Re: Maintainers

Michael K. Johnson (johnsonm@redhat.com)
Sun, 09 May 1999 13:25:08 -0400


teamwork@freemail.c3.hu writes:
>I am not siding with either Andrea or Michael on this matter, but my thinking is
>that if someone wants to maintain something, someone at least _ought_ to be
>active to do the job, or at least be known to still be _ALIVE_ and still willing
>to carry on that function. Else he or she should reliquish their "maintainer"
>status.
>
>It is utmostly ridiculous to force people in doing a netwide trace for the
>"ORIGINAL AUTHOR" for any given patch/util if the code hasn't been updated for
>ages, and the so-called "maintainers" just aren't around anywhere.

The source code includes my email address. Andrea clearly saw it; he
dropped in a similar line below it. I have done EVERY piece of
maintenance that I have EVER been asked to. Some software simply does
not require a lot of maintenance because it is relatively simple.
Doing regular noop releases just to assert ownership is childish.
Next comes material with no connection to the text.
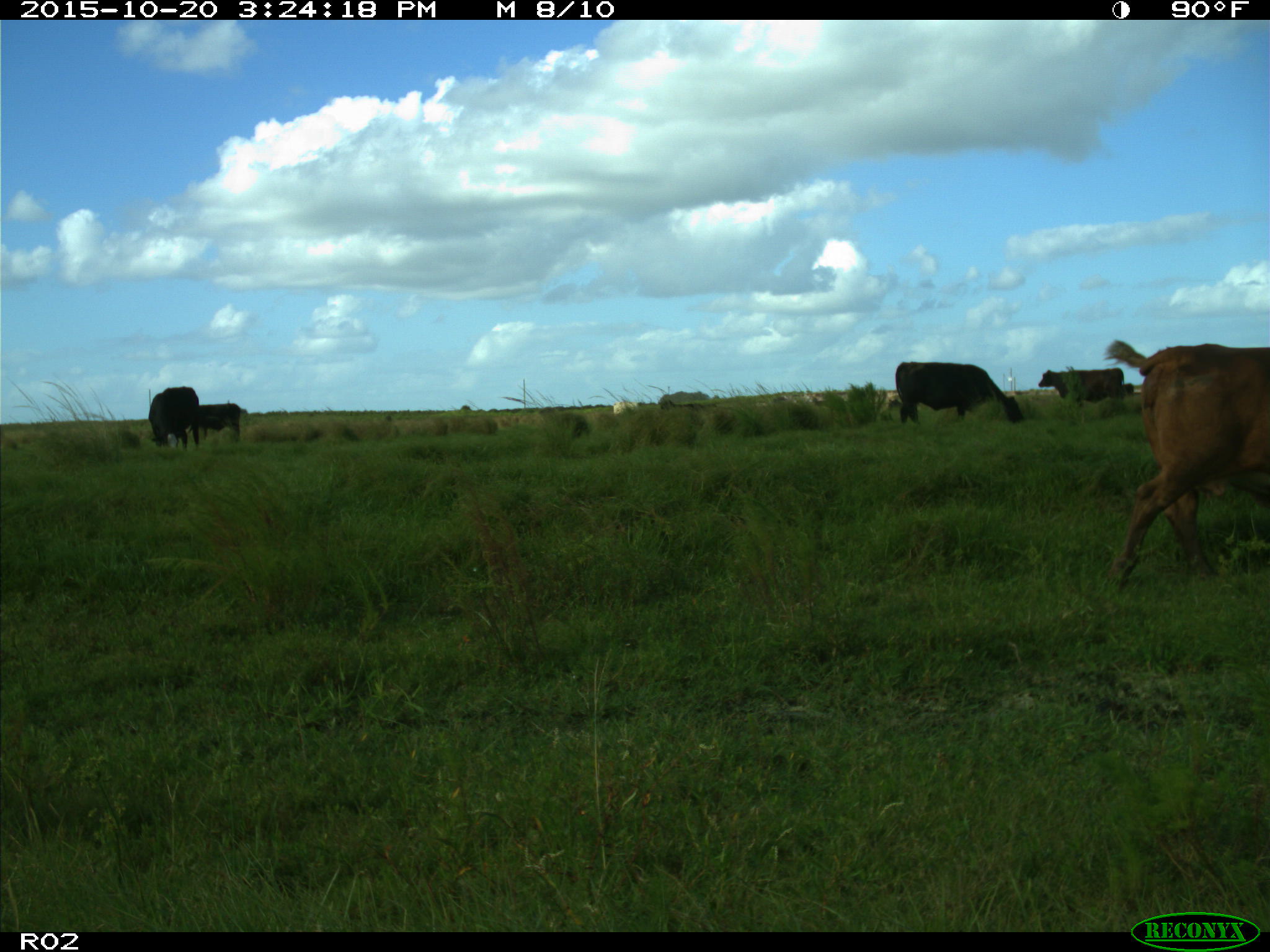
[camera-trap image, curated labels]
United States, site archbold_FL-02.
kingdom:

I'm here, my CURRENT email is in the source code, I own the copyright,
no one ever told me that I'm dead, no one ever sent me a patch or asked
me to make a change.

All that said, if I'd simply been asked to relinquish maintainership to
Andrea, I might well have agreed. Andrea has now actively refused to
so much as send me a patch. How rude can you get?

>So what should one do if one finds a bug or two in Linux util/patches?
>
> Should one look high and low for the [elusive] "maintainer"
> or should one just post out the bug-fixed patch?!

If Andrea had even posted the patch, that would have been better,
even if he didn't bother to tell me about it, if I found out about
it, I could look at it and decide whether to apply it as it stands
or to rework it.

By contrast, Andrea
o knew my email address
o couldn't bother himself to drop me a note
o now actively refuses to send me a patch
o castigates me for being unhappy about this
o insists that his doing so is appropriate

> Please announce your presence, at least once-in-a-while,
> in appropriate fora.

That's silly. The established convention is to put contact information
in the package. Putting the burden on the maintainer to say over and
over to the whole world, "Hey, look at me, look at this software I
maintain!" is ludicrous.

...

This whole thing is way overblown, and I didn't mean to make a huge deal
of it. tunelp is, by design, a small program. I'm not unwilling to
consider handing it off if that's appropriate. The only reason I keep
talking about this is that I'm worried about a general uncooperative
spirit here damaging the whole community. I can lick my wounds and shut
up -- that's what I did for months until the problem was brought up by
someone else and my opinion asked...

michaelkjohnson

"Ever wonder why the SAME PEOPLE make up ALL the conspiracy theories?"